Observaciones sobre la idea de «neotenia literaria» de González Maestro

 

Una de las ideas más memorables de la controvertida teoría literaria del profesor González Maestro (Crítica de la razón literaria), es el concepto de «neotenia literaria».

El término neotenia es una traslación al vocabulario académico filológico, de un concepto biológico. En este ámbito, la neotenia se refiere a la conservación de rasgos juveniles en un organismo adulto. El ejemplo más clásico es el del ajolote (Ambystoma mexicanum), un anfibio endémico de México que destaca por su capacidad de mantener sus rasgos larvarios durante toda la vida adulta (neotenia) y su increíble habilidad para regenerar extremidades, órganos y tejidos completos sin dejar cicatriz.

Las claves del concepto de neotenia en la obra de González Maestro incluyen:
  • Inmadurez intelectual: Consiste en leer, interpretar o escribir literatura con las capacidades cognitivas, el asombro y la ingenuidad propios de un niño, a pesar de tener un cuerpo y una edad cronológica adulta.
  • Rechazo a la racionalidad: Según Maestro, la verdadera literatura exige conocimientos científicos, rigor hermenéutico y madurez de juicio. La neotenia sustituye este análisis racional por la emoción, la fascinación o la reacción puramente afectiva ante el texto.
  • Literatura infantil: Maestro considera que obras orientadas a este tipo de consumo (como El Principito, Harry Potter o Alicia en el país de las maravillas) son productos de esta neotenia, diseñados para mantener al lector en un racionalismo infantil.
  • Crítica al ámbito académico: Utiliza el término para denunciar una "pandemia" en la sociedad actual y en las universidades, donde tanto jóvenes como profesores universitarios abordan obras complejas (como El Quijote) con herramientas conceptuales pobres y pueriles.

Para la corriente filosófica materialista, que es la que sigue G. Maestro, la mente humana no puede crear nada sin usar materiales del mundo real.
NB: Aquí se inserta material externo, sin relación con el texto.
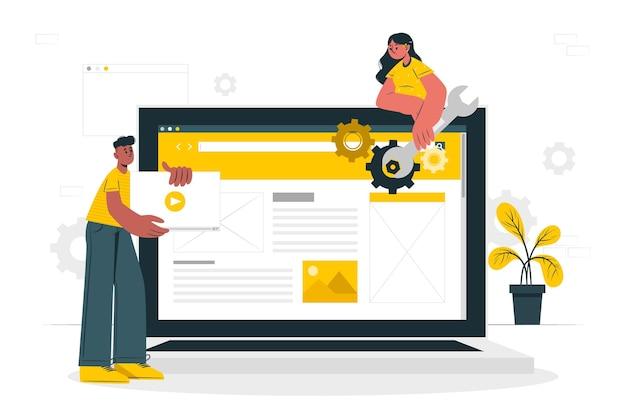 Ilustración del concepto de configuración del sitio web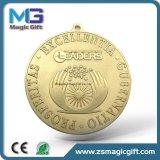 Heiße Verkaufs-Fabrik-Preis-preiswerte kundenspezifische Sport-Medaillen, Großhandelsmedaille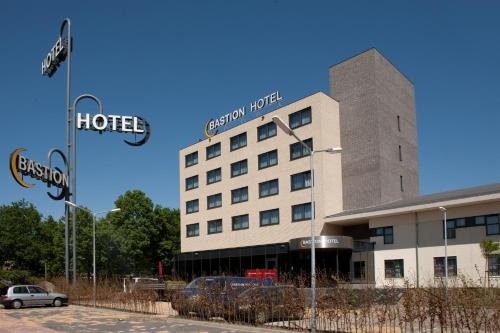 Bastion Hotel Roosendaal Photo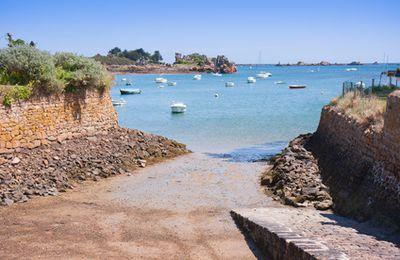 Nautisme - l'accès à l'eau toujours plus compliqué freine la plaisance en France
Por tanto, el autor no está para inventar un universo paralelo estéril, sino para tomar los materiales de la realidad (la política, la historia, las pasiones humanas, las injusticias) y triturarlos, estirarlos o exagerarlos de forma estética para que los veamos mejor. Por ejemplo, García Márquez no inventó la masacre de las bananeras de Macondo, sino que tomó una masacre real en Colombia y la magnificó con la literatura para denunciar la verdad histórica.

Un autor neoténico es mal autor porque te sumerge en la fantasía y quiere que te la creas como un dogma. Así, un fan de Tolkien discute sobre la genealogía de los elfos como si estos existieran. Es una discusión pueril por lo estéril, como don Quijote discutía sobre la genealogía de los caballeros andantes que admiraba. En cambio, un buen autor, el racionalista, te muestra la fantasía pero deja pistas lógicas y formales constantes que te recuerdan que estás ante una disección crítica del ser humano (como Cervantes al pintar a don Quijote de modo que se le vea ridículo en esas disquisiciones pueriles a sus cincuenta años de edad).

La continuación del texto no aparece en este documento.